On June 21 of last year, the Governor signed Session Law 2019-32. This law reorganized several state boards and commissions, as was required after some litigation between the Governor and the legislature.

Section 1.(d) of that session law repealed Chapter 159I of the General Statutes, which was entitled “Solid Waste Management Loan Program and Local Government Special Obligation Bonds.” As you can tell by the name, Chapter 159I included the authorization for local governments to issue “special obligation bonds,” so that authority was repealed by that Section 1.(d).

“Special obligation bonds” are bonds secured by a local government’s promise to pay from any source that’s not a locally controlled tax. This could include sources such as utility revenues, the local portion of court fees, investment earnings and, for municipalities, sales tax receipts (since it’s the county that sets the sales tax rate and determines how those revenues will be shared). This financing technique was not widely used, but it was very well suited, and sometimes used, for landfill projects, beach renourishment and some downtown projects.
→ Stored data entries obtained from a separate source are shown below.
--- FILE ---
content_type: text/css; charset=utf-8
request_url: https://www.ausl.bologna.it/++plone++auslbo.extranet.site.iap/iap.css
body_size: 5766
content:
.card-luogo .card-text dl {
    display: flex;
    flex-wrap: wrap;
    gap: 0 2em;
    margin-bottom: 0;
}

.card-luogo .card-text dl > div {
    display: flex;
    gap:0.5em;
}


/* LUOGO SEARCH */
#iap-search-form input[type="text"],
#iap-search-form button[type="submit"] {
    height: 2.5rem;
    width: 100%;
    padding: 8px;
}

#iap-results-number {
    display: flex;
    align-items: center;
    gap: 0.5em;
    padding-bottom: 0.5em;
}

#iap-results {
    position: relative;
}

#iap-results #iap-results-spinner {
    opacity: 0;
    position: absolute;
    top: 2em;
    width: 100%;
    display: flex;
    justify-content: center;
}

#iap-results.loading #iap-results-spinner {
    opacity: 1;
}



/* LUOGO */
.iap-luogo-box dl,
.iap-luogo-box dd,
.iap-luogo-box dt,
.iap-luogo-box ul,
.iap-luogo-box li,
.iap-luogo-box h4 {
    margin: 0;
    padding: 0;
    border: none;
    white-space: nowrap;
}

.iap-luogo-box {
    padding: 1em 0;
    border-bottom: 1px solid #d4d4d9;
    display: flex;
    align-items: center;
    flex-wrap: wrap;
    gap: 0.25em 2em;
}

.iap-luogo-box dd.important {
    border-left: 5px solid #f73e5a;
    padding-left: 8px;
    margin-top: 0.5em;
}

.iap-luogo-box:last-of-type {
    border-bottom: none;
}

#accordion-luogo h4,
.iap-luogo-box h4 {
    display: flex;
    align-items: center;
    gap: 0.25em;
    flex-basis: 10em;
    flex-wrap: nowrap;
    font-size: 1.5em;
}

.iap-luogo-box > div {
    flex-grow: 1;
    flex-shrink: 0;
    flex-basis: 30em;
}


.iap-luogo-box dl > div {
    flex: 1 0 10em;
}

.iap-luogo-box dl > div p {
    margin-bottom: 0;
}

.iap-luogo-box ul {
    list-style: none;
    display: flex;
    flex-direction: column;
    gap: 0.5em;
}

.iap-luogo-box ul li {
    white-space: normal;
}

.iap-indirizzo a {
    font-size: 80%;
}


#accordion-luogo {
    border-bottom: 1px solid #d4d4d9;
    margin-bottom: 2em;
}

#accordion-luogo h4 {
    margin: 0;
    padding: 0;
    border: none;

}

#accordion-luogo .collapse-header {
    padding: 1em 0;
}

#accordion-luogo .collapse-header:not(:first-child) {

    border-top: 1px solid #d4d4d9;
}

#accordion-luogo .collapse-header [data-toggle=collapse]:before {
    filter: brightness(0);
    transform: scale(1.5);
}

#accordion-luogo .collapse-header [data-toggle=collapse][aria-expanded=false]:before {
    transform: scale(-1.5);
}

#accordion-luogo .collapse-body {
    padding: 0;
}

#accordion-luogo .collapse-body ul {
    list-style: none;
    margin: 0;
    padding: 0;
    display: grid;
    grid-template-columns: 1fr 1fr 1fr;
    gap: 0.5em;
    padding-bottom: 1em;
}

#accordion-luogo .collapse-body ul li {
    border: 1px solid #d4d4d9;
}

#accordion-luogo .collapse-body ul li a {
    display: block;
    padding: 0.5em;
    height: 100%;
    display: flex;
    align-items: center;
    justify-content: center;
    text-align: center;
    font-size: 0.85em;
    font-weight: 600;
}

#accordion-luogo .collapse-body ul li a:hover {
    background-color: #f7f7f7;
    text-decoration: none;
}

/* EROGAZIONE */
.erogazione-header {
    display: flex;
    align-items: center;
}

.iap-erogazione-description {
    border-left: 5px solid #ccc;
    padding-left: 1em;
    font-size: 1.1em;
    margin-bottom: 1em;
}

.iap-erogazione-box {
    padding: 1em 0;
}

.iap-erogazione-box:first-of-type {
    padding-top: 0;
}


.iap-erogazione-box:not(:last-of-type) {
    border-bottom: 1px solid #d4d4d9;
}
After asking around, it does not appear that anyone was aware of this  repeal at the time, and it certainly does not appear this was an intended consequence of the repeal of Chapter 159I – just collateral damage, a consequence not considered. It also appears that this authority was not moved to somewhere else in the statutes (or if it is, it’s pretty well hidden).

This repeal shouldn’t have any effect on special obligation bonds that were issued before the repeal date. But, it means there’s no authority for new issues of special obligation bonds, either to finance new projects or to refinance existing special obligation bonds with new special obligation bonds.

So this is another case of the General Assembly’s limiting local government power, but at least in this case they probably didn’t mean to. Probably.